*Document:*
☆ ☆ ☆
Pour régler la question des listes, il y a la solution du bulletin unique. Les gens auraient dû en discuter en amont. Comment expliquez-vous que cela n’ait pas été fait ?

Un bulletin unique avec 47 coalitions, vous avez besoin d’un bulletin d’un mètre sur un mètre. Quand vous le posez sur la table, nos parents paysans, surtout les Sérères (rire), comment est-ce qu’ils vont reconnaître leur candidat, leur coalition, pour pouvoir apposer ou mettre le doigt sur le cercle qui concerne leur candidat  avec de l’encre indélébile; ou bien cocher avec un stylo. C’est tellement laborieux et fastidieux. Une liste unique de 10 candidats, c’est gérable ; 12 candidats peut-être, mais 47 candidats ! Je pense que là aussi, on n’est pas sorti de l’auberge, en proposant une liste unique. Le vote électronique qu’on a en Inde où n’importe qui peut voter partout, venir choisir, appuyer sur un bouton et partir. Si, par exemple, on avait ces machines, vous trouvez que notre coalition, c’est le numéro 41 et vous venez, vous appuyez sur le bouton 41. Je veux dire, on a un problème, mais il n’y a aucun problème qui ne soit sans solution. Si la sérénité est là, le sérieux et la volonté effective de réussir ces élections, on peut venir s’asseoir et trouver une solution et le plus rapidement possible.

Qu’est-ce que vous préconisez ?

Nous sommes en train de réfléchir, comme tout le monde. D’abord, nous attirons l’attention sur la difficulté. On nous a fait part de certaines propositions ; on n’a pas accepté. L’idée de permettre à quelqu’un de choisir 3, 5, ou 10 bulletins seulement, ça viole le secret du vote. Parce que vous prenez ouvertement devant tout le monde ces bulletins. Ensuite l’électeur qui vient et qu’il y a des piles qui n’ont pas bougé et d’autres qui s’effritent, ça peut être une invitation au vote utile. Par exemple, il peut dire : j’adore telle coalition, mais je ne vois personne voter pour eux, je vais voter pour d’autres, ça aussi influence le vote. Nous ne sommes pas sortis de l’auberge. Nous n’avons pas encore la solution en or qui règle tous les problèmes, mais nous sommes en train d’y réfléchir ; peut-être que l’on fera des propositions comme tout le monde. Mais si on accepte le concept de concertation autour des difficultés, que l’on ait le courage de reconnaître qu’il y a des difficultés, là peut-être, on trouvera ensemble des solutions.
☆ ☆ ☆
*Données:*
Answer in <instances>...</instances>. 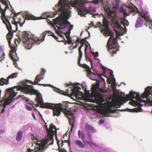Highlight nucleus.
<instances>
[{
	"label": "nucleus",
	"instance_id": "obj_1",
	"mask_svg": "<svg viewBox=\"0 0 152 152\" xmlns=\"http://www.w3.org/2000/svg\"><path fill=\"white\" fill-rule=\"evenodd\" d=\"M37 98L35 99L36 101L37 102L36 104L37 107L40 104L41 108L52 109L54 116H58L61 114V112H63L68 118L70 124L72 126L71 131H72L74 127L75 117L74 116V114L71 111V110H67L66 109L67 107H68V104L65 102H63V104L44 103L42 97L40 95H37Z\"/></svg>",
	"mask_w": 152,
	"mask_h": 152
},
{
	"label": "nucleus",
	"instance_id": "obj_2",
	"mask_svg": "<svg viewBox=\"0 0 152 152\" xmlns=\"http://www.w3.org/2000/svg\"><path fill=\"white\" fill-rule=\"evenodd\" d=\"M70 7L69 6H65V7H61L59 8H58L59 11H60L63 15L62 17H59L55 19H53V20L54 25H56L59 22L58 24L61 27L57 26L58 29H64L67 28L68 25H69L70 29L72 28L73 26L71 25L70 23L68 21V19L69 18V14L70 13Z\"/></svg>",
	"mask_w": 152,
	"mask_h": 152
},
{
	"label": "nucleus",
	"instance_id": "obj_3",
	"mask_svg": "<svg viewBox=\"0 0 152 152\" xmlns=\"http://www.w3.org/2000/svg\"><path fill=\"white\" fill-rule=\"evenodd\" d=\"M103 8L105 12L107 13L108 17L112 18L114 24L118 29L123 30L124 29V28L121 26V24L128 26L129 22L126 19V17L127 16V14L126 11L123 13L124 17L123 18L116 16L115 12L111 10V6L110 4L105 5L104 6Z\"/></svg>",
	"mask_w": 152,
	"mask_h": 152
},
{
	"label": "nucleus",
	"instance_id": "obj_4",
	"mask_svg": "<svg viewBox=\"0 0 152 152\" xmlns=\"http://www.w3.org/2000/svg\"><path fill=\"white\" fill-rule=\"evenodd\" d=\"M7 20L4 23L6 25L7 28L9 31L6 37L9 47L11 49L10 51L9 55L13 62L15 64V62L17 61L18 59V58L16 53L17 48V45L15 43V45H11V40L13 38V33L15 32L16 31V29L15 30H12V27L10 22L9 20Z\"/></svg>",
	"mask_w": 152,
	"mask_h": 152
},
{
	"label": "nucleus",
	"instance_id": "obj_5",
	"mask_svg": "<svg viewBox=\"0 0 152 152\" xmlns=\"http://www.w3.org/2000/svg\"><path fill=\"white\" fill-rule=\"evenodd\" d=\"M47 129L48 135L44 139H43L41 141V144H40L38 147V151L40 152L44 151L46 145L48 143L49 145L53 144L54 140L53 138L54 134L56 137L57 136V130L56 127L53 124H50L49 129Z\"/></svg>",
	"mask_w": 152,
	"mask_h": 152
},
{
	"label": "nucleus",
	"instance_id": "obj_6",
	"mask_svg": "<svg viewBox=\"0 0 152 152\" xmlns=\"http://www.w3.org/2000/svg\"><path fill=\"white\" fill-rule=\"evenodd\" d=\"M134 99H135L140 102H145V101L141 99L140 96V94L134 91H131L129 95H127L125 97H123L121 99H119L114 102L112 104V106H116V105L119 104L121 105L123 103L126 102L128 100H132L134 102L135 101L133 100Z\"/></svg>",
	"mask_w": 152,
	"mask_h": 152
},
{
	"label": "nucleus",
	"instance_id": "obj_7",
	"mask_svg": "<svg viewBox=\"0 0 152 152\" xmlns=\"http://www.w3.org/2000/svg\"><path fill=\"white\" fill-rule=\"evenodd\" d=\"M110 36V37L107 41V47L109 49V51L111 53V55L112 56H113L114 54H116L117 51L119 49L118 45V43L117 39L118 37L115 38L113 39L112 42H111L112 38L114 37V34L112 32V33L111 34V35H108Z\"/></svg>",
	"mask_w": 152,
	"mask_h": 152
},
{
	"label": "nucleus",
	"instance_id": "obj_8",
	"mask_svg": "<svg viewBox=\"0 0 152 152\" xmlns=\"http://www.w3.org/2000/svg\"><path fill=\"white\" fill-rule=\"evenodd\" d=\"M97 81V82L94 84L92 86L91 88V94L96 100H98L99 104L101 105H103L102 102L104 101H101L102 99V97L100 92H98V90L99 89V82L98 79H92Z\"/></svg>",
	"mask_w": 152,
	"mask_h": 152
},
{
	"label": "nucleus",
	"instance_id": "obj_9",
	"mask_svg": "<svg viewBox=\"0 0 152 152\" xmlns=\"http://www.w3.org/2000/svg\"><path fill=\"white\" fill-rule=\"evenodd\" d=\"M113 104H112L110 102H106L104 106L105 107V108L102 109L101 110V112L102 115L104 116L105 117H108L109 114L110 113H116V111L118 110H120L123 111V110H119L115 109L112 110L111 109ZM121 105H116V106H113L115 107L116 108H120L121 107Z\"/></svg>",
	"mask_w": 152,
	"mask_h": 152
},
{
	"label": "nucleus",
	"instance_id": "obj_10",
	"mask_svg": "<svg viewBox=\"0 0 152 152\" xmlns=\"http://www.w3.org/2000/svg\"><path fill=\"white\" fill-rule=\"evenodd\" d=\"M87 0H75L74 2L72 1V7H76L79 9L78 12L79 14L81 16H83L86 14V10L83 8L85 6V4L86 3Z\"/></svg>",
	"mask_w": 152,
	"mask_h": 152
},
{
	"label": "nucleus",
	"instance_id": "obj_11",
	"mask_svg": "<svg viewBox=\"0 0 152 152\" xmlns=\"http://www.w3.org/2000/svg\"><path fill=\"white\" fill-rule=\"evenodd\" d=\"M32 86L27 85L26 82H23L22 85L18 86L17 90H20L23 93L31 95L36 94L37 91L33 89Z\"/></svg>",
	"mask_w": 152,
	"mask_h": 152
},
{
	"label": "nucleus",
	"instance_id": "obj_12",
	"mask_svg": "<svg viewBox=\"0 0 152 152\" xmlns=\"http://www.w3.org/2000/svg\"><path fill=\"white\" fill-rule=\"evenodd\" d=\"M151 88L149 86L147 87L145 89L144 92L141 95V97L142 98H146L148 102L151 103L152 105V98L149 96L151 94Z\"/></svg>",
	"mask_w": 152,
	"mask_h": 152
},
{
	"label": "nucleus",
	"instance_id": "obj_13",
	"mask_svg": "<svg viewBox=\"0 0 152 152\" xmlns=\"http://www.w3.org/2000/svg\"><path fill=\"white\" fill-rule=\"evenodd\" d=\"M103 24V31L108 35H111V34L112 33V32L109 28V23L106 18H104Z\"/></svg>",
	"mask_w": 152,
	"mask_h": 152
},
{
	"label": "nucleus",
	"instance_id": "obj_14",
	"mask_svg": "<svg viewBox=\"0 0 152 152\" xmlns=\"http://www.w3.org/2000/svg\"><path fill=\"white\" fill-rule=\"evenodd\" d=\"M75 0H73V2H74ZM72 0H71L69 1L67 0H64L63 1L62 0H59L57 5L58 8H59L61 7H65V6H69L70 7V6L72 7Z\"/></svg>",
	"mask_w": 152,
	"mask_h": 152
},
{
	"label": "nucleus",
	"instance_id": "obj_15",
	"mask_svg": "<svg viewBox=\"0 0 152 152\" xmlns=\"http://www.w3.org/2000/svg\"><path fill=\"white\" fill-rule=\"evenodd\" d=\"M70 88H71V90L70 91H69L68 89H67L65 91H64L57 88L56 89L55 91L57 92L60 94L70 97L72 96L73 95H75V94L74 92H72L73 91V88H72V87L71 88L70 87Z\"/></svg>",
☆ ☆ ☆
*Consigne:* Rédigez la suite de l'entretien sur le bulletin unique, à partir de la dernière phrase.

*Réponse attendue:*
On parle également de risque de confusion de listes, partagez-vous cet avis ?

D’abord, il y a les homonymies qui vont poser beaucoup de problèmes. Vous avez 3 listes  ‘‘manko’’, deux listes ‘’wàttu’’, 2 listes qui utilisent le concept de troisième voix, 5 ou 6 listes qui utilisent le concept de ‘’askan’’. On n’est pas sorti de l’auberge. C’était le risque à courir avec 47 coalitions. Il y a ça. Il y aura effectivement beaucoup de confusions, de gens qui vont voter des listes qu’ils ne souhaitaient pas soutenir. Globalement parlant, on a des difficultés. Alors que les élections, cela devrait être des questions techniques, des détails réglés comme une montre en amont.

Craignez-vous un fort taux  d’abstention comme en France ?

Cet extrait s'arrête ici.